The Palladian villas were built around the mid sixteenth century by the architect Palladio for the area's leading families, particularly nobles and members of the Venetian Republic's high society.
24 of them are included on UNESCO's World Heritage list and are notoriously different to Roman villas and Tuscan Medici villas since they were not merely built for the owner's enjoyment, but mainly as productive complexes , surrounded by cultivated fields and vineyards, with stores, barns and agricultural buildings.

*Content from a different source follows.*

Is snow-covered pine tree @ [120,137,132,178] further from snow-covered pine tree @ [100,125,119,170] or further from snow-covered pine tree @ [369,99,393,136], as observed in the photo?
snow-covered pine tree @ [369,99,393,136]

Due also to the descriptions and detailed drawings that Palladio published in his treatise The Four Books of Architecture (1570), the Palladian villas became a topic of study for architects around the world, who then took inspiration from them for their own creations.
The most famous, must-see villas? Villa Capra Valmarana, also called “La Rotonda”, located just outside Vicenza; Villa Godi Malinverni, one of Palladio's very first works, at Lugo di Vicenza; Villa Pojana; Villa Thiene at Quinto Vicentino; Villa Chiericati Da Porto Rigo at Vancimuglio di Grumolo delle Abbadesse which, for the first time in the history of Palladio, incorporated an authentic pronaos temple into the body of the residence; Villa Angarano at Bassano del Grappa, whose lateral wings were constructed according to the famous architect's design.